I have always loved the unknown corners of Venice. Those forgotten canals and half hidden alleys seem to have an irresistible pull; however much I might try to resist I am inexplicably drawn to explore.
It is on these unexpected detours that I have discovered some of the loveliest yet mostly forgotten corners of Venice. Join me then on a visual journey down the alleyways of Venice.
Before I get to the photos I'd like to make a suggestion; if you are visiting Venice then do yourself a favor by wandering off the well worn main thoroughfares. Get lost in the maze of alleys and follow those little canals. I can promise you discoveries you'll not forget and memories to last a lifetime.

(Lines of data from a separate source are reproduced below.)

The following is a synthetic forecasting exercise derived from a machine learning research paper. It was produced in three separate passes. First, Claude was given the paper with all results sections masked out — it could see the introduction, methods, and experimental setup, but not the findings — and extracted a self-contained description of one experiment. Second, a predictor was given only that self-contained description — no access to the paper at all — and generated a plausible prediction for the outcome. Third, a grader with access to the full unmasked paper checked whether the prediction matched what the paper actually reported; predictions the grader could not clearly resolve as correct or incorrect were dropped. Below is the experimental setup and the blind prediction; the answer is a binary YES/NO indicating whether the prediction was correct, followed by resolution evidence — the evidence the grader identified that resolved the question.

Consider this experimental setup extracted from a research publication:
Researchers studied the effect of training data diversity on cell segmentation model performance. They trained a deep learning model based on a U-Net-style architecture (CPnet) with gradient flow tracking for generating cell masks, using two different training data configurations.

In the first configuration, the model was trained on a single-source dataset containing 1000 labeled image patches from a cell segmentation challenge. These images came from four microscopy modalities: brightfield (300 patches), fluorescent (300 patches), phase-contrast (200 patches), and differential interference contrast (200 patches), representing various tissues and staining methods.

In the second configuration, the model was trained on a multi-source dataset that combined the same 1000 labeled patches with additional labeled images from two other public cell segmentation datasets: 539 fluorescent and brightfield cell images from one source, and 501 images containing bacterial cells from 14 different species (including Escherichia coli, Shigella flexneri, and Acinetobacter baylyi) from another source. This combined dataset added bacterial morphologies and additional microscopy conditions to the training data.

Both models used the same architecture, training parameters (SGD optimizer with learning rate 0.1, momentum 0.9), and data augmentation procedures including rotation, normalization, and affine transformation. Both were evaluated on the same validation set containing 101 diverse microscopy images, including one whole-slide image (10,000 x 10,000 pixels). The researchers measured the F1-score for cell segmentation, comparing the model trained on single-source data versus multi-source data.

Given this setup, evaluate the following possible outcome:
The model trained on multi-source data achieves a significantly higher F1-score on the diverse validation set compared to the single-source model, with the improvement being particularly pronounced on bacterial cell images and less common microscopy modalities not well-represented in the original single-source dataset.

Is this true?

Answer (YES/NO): NO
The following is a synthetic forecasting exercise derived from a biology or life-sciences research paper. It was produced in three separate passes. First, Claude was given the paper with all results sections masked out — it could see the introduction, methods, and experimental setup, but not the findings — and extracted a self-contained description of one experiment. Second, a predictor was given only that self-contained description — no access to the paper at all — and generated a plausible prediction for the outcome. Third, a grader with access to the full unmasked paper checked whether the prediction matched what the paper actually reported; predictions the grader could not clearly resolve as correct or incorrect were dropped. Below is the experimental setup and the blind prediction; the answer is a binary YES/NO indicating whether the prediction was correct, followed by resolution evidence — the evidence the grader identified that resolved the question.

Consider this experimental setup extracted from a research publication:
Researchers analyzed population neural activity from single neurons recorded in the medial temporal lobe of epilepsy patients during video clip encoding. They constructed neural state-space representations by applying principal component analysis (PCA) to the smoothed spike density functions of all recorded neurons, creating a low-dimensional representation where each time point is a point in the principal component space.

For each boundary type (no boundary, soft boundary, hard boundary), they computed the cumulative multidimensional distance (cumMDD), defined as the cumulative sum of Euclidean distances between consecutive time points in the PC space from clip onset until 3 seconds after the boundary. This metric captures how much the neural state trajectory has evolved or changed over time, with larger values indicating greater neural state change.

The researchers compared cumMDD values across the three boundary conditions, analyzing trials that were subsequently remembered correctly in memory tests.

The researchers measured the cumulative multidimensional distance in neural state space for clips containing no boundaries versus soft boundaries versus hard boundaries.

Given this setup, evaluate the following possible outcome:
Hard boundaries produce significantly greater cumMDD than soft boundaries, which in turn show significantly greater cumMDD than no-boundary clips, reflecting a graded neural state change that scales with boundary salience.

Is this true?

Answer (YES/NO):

Often times you'll be alone too - just you and the beauty of Venice. The masses follow the same tired routes, where all they really see are the heads of the tourists in front of them.
Last, but not least, if you need a hotel in Venice you'll find the most highly rated ones here.
A crumbling house seems to be sinking into the canal as you watch. Crumbling it might be but sometimes these old houses are amongst the most picturesque sights in Venice. They seem to capture the very essence of the city.
Taken in the Dorsoduro Sestriere of Venice, a "suburb" of Venice that is far off the main tourist routes.
The Trattoria Vedova in Cannaregio, which I include in my Venice and Veneto restaurant guide. They offer really great local dishes and fresh seafood at prices which are amazing for Venice. Their meatballs are legendary too - reputed to be the best in Venice. They are good but my mother's meatballs are better.
More of the Cannaregio Sestriere, not far from the Venice train station and the fabulous Ghetto section. The ghetto really has to be on your list of sights to see - rated by Time Magazine as one of the world's most important places - it is historically important but also a part of Venice where "real life" Venetians go about their business and where there are more locals than tourists.
Another almost Byzantine alley. The style of the doors and windows reflect the cosmopolitan history of Venice and the strong influence the Ottoman Empire had on the city.
Washday in Venice means hanging out your washing wherever you can. You aren't allowed to hang it out front, over the public walkways, so it hangs out over the back canals.